The ship's first mission was in the Gulf of Oman in 1989, and in 1990 Mobile Bay was relocated to Yokosuka in Japan. In the same year it was used from there as part of the Second Gulf War. During this voyage, Mobile Bay monitored air traffic for a group of four aircraft carriers and launched 22 BGM-109 Tomahawk cruise missiles . In 1991, the cruiser helped evacuate personnel from United States Naval Base Subic Bay after the Pinatubo eruption in Operation Fiery Vigil. In 1992 he was back in the Gulf to help run Operation Southern Watch . Mobile Bay was also in the region in 1993/1994 . In May 1994 the RIMPAC exercise was due.

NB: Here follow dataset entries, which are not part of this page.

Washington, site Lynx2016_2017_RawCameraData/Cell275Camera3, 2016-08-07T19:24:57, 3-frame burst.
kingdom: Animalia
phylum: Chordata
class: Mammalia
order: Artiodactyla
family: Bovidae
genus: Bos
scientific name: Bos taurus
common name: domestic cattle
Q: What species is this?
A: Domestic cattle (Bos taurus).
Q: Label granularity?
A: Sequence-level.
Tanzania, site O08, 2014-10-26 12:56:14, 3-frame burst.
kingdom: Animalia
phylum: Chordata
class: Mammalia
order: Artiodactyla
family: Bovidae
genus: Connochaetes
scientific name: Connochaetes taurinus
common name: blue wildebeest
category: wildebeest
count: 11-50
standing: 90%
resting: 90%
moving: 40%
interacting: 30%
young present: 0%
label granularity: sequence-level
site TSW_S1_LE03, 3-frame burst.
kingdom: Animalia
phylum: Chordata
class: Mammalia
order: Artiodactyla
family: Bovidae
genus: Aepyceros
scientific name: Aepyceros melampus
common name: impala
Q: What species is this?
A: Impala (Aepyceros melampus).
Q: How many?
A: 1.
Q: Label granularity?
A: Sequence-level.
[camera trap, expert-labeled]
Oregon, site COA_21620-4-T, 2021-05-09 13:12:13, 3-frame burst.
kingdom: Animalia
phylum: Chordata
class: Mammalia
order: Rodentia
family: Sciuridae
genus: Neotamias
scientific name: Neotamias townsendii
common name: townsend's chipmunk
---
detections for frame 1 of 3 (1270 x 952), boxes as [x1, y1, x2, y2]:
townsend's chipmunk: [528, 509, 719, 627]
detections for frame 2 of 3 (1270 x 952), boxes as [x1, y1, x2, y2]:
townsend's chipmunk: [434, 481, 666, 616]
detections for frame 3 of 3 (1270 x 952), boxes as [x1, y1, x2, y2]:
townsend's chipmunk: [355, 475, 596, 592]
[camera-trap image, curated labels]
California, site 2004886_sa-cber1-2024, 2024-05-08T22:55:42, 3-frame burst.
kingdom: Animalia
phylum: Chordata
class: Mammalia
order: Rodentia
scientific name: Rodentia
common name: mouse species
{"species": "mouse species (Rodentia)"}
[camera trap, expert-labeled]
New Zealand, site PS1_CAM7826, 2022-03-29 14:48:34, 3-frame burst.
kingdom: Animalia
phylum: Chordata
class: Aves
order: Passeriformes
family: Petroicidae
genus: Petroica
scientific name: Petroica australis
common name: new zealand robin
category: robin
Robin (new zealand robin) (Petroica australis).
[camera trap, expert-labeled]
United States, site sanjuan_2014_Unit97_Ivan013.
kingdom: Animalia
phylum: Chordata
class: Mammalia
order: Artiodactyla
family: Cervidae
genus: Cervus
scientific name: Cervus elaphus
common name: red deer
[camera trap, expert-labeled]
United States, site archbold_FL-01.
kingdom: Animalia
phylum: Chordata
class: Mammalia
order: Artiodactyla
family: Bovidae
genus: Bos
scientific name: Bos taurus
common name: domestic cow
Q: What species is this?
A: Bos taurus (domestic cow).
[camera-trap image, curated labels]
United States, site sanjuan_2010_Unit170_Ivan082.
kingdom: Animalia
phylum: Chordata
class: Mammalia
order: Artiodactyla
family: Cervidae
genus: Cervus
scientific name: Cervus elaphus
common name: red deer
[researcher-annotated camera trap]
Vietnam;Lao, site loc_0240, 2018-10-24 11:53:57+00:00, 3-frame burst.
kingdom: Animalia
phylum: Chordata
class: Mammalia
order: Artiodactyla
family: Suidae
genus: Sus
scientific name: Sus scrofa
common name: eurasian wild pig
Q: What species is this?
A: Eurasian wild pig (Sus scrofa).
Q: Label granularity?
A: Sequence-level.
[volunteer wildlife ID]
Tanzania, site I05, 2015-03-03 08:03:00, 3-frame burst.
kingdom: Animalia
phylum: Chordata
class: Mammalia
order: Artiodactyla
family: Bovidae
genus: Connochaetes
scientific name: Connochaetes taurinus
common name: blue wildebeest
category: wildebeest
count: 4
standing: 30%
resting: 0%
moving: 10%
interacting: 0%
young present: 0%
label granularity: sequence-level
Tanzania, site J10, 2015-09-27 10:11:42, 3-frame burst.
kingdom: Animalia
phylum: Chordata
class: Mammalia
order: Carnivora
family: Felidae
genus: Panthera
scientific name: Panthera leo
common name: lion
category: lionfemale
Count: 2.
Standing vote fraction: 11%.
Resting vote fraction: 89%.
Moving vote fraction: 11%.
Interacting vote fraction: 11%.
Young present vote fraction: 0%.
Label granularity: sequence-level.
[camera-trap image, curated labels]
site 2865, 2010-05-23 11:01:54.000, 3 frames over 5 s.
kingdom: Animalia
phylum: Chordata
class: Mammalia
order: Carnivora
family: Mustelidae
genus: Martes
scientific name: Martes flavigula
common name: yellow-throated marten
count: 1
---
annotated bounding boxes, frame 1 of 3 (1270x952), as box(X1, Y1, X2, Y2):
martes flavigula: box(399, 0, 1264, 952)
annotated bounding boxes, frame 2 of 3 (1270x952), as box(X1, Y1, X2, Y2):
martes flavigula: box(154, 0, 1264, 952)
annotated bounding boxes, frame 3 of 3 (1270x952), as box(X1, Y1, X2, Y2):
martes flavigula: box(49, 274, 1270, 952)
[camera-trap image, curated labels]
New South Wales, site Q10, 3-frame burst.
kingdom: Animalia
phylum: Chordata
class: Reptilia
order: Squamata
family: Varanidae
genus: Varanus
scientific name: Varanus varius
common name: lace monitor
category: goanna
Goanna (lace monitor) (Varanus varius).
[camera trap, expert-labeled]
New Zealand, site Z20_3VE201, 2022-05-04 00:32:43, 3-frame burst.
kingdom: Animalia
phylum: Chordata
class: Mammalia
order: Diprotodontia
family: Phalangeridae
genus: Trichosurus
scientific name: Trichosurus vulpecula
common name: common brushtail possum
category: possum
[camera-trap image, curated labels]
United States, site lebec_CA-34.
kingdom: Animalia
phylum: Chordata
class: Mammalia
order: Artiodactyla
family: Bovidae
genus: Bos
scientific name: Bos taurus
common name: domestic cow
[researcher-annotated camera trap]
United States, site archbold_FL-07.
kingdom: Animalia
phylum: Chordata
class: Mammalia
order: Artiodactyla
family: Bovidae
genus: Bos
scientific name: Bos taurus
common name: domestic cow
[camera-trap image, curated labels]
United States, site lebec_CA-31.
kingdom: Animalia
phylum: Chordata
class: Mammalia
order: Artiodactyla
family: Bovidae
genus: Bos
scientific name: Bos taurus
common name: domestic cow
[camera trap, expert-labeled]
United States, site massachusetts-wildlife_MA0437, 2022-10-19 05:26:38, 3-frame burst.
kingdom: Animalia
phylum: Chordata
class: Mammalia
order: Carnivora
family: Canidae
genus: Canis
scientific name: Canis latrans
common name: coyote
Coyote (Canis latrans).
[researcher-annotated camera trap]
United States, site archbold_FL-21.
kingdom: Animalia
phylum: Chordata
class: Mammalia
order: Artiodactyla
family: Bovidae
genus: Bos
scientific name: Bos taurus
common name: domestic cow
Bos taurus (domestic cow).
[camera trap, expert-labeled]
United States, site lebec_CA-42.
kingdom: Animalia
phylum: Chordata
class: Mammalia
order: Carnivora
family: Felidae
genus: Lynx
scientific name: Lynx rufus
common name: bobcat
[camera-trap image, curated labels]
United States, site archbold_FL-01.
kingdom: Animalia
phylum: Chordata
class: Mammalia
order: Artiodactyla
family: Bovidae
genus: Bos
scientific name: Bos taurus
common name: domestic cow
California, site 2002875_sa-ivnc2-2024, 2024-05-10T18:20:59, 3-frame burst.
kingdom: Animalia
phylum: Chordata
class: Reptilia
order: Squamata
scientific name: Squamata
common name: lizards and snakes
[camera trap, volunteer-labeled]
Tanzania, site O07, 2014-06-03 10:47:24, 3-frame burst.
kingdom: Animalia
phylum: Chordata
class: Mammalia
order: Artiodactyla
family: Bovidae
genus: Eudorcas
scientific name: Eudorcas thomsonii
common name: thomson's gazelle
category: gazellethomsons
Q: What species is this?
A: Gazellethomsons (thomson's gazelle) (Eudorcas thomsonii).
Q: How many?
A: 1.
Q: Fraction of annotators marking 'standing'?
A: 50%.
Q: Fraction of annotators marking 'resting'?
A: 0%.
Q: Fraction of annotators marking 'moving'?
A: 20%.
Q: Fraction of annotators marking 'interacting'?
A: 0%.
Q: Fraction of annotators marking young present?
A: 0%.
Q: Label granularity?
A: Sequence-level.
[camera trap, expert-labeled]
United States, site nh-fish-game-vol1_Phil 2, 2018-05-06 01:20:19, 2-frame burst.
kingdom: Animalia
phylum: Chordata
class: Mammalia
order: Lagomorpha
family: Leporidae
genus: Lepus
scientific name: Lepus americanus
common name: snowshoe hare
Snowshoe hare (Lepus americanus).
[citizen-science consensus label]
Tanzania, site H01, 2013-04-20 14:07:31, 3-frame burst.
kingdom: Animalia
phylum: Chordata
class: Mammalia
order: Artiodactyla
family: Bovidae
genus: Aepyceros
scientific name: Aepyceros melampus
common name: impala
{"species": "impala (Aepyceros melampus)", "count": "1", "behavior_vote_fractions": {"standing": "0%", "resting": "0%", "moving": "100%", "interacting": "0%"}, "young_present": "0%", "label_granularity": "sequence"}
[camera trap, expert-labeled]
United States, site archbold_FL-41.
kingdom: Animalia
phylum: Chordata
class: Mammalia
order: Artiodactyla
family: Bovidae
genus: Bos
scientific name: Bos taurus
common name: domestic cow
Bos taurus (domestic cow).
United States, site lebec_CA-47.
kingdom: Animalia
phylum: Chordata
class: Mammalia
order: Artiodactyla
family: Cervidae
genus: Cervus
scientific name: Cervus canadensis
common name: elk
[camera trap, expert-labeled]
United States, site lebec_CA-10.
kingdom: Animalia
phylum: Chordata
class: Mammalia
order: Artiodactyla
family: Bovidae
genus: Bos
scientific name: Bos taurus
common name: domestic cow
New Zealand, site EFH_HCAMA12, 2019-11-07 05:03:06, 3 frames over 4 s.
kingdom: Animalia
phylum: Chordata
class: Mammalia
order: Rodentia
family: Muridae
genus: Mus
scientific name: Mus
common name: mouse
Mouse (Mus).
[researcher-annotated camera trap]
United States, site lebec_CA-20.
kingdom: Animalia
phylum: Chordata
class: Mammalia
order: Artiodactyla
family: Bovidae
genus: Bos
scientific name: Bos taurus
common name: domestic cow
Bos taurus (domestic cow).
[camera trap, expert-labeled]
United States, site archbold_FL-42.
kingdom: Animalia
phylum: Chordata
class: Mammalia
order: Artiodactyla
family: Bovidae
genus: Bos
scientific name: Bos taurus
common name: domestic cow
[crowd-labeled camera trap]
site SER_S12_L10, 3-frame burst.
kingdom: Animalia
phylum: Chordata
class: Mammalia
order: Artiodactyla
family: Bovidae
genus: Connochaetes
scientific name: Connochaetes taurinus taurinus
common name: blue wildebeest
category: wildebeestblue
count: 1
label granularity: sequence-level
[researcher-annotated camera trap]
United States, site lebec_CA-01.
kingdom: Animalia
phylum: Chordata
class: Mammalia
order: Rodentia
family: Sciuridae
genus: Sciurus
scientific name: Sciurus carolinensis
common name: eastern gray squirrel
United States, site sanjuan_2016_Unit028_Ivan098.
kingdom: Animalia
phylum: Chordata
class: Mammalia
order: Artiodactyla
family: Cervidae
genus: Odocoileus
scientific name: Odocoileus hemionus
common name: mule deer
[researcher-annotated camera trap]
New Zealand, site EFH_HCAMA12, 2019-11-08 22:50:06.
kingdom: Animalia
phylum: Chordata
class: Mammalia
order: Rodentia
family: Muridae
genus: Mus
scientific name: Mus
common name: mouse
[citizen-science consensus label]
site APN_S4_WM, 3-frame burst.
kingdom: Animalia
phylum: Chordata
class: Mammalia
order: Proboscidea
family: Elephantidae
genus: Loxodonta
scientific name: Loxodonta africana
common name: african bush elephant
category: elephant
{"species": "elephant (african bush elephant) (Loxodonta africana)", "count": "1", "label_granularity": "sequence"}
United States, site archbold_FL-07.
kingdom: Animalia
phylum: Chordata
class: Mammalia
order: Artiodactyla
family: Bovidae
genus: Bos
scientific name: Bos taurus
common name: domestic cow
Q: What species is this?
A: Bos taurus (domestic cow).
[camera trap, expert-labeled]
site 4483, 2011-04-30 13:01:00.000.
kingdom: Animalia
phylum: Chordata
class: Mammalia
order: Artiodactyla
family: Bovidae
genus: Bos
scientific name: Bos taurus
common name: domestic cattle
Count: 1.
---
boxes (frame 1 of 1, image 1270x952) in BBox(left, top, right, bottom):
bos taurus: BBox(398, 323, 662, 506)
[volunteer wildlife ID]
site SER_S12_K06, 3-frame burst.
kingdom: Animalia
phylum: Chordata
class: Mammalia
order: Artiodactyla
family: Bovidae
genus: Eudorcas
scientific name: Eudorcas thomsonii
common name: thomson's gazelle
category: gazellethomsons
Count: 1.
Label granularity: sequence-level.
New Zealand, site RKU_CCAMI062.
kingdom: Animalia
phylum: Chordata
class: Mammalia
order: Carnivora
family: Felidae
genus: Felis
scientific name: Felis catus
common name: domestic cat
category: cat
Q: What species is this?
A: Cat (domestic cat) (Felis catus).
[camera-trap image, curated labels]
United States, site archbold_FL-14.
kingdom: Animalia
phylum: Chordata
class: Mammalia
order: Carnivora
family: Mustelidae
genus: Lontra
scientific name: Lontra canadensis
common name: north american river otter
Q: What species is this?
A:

In 1999 the cruiser operated, among other places, in Formosa Street and off Korea, and later as part of INTERFET off East Timor . In 2000 the ship was again stationed in the USA, in San Diego . In 2001, technologies from the Smart Ship Project were installed on Mobile Bay , and at the end of the year it was operating to combat drug smuggling in the Caribbean.
In 2002, the cruiser laid alongside the USS Abraham Lincoln (CVN-72) as part of Operation Enduring Freedom and Operation Iraqi Freedom . In 2004 a transfer to the Gulf region followed on the side of the USS Belleau Wood (LHA-3) , in 2006, as in 2008, again with Lincoln . From the end of 2011 the Mobile Bay sailed alongside the USS John C. Stennis (CVN 74) in the Indian Ocean and from the beginning of 2012 in the Pacific region.